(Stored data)
---+---

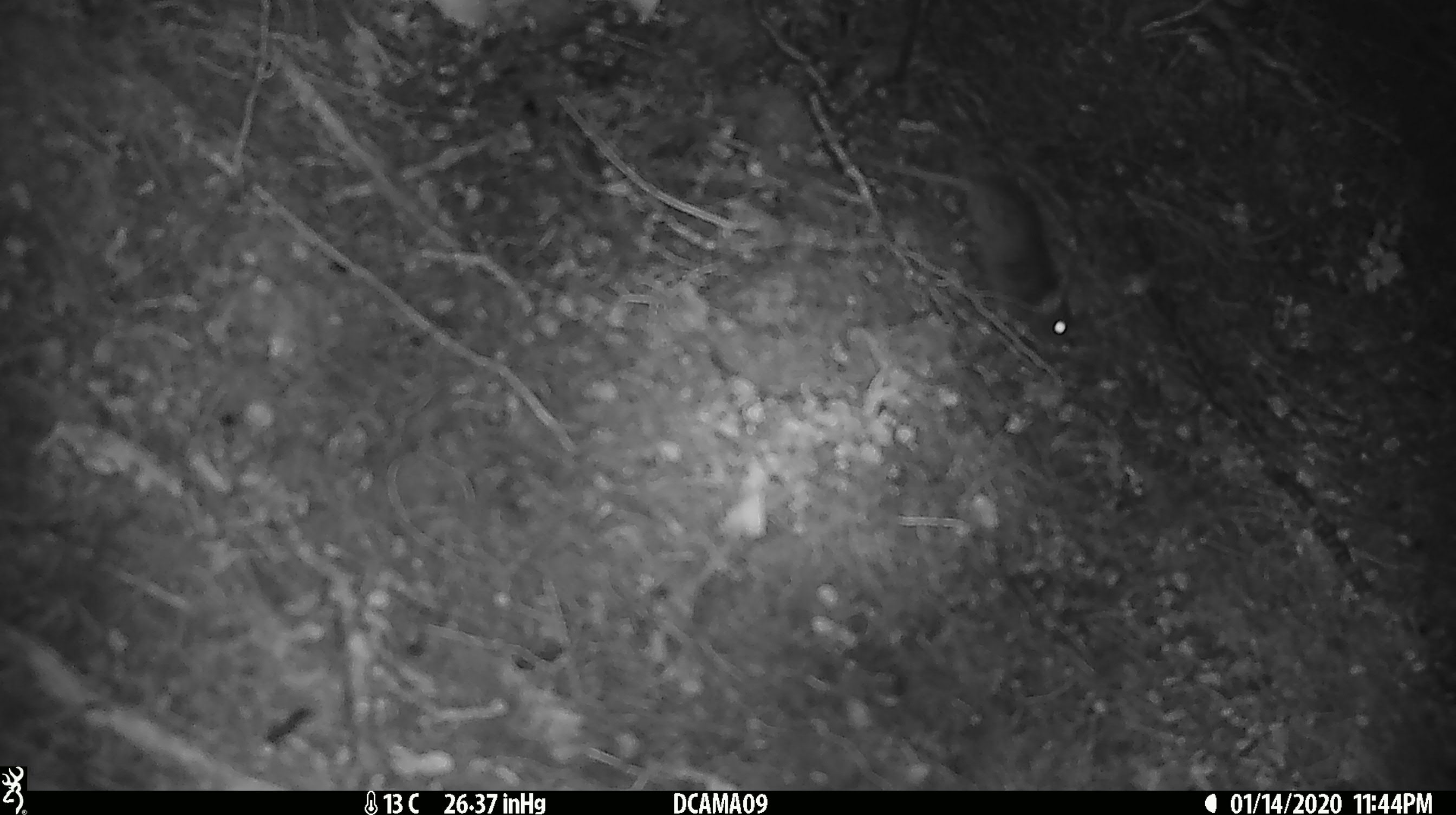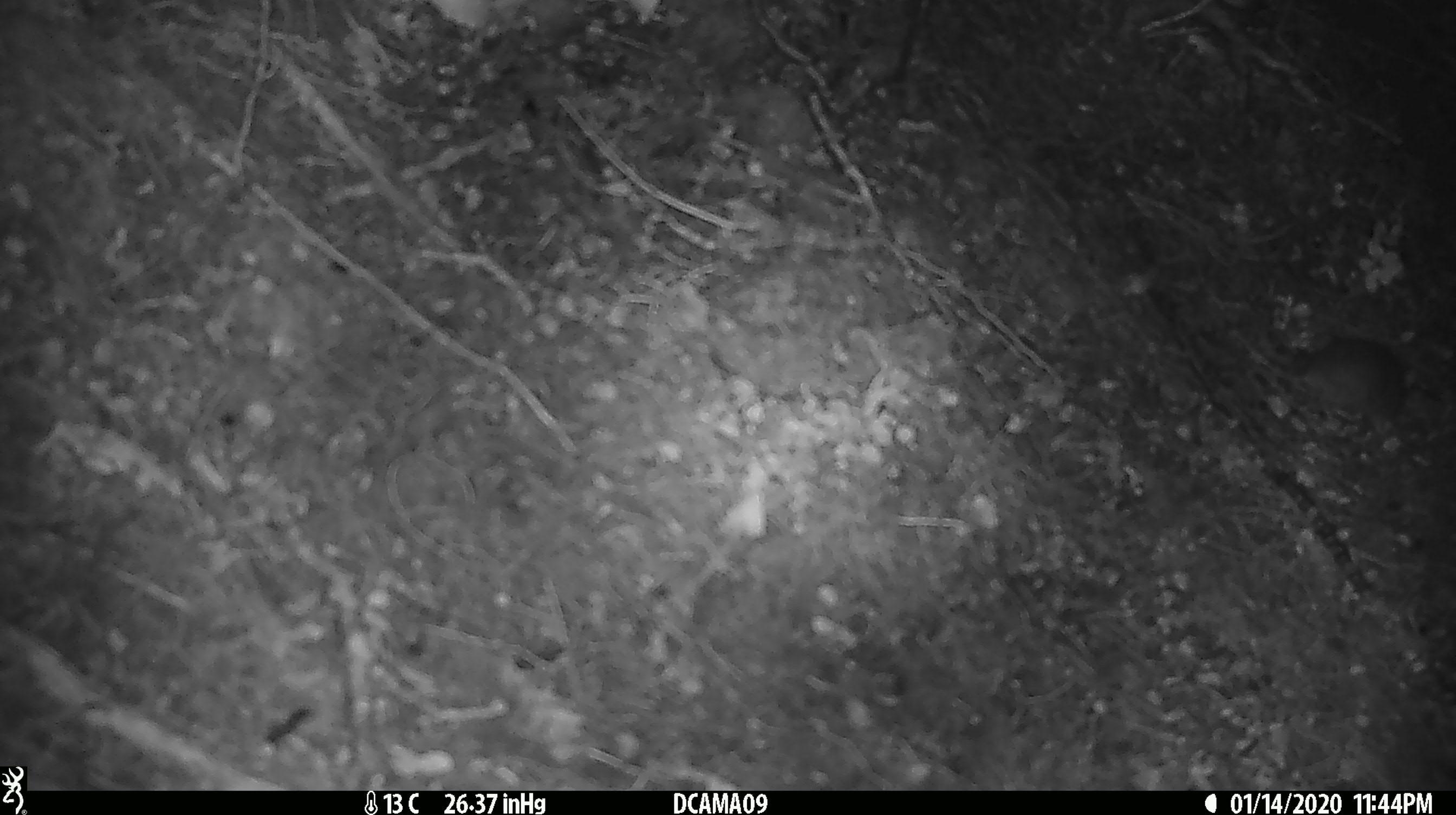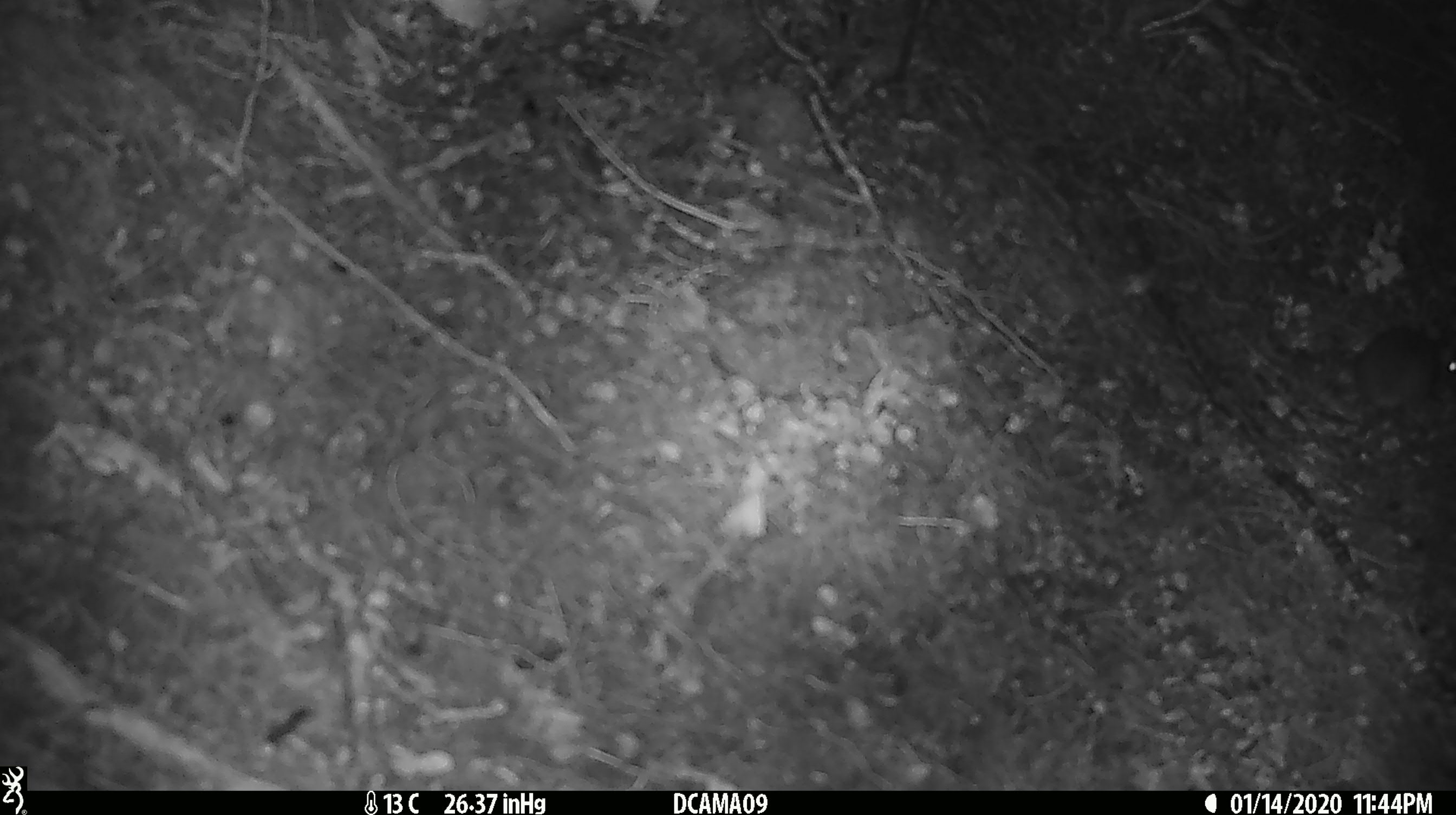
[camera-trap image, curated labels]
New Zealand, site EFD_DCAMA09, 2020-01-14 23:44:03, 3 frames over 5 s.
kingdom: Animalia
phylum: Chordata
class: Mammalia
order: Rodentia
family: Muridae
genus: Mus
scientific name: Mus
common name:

---+---

# Instructions for the task:
Retype the data above exactly. Do not carry over any images.

# Exercise solution:
[camera-trap image, curated labels]
New Zealand, site EFD_DCAMA09, 2020-01-14 23:44:03, 3 frames over 5 s.
kingdom: Animalia
phylum: Chordata
class: Mammalia
order: Rodentia
family: Muridae
genus: Mus
scientific name: Mus
common name:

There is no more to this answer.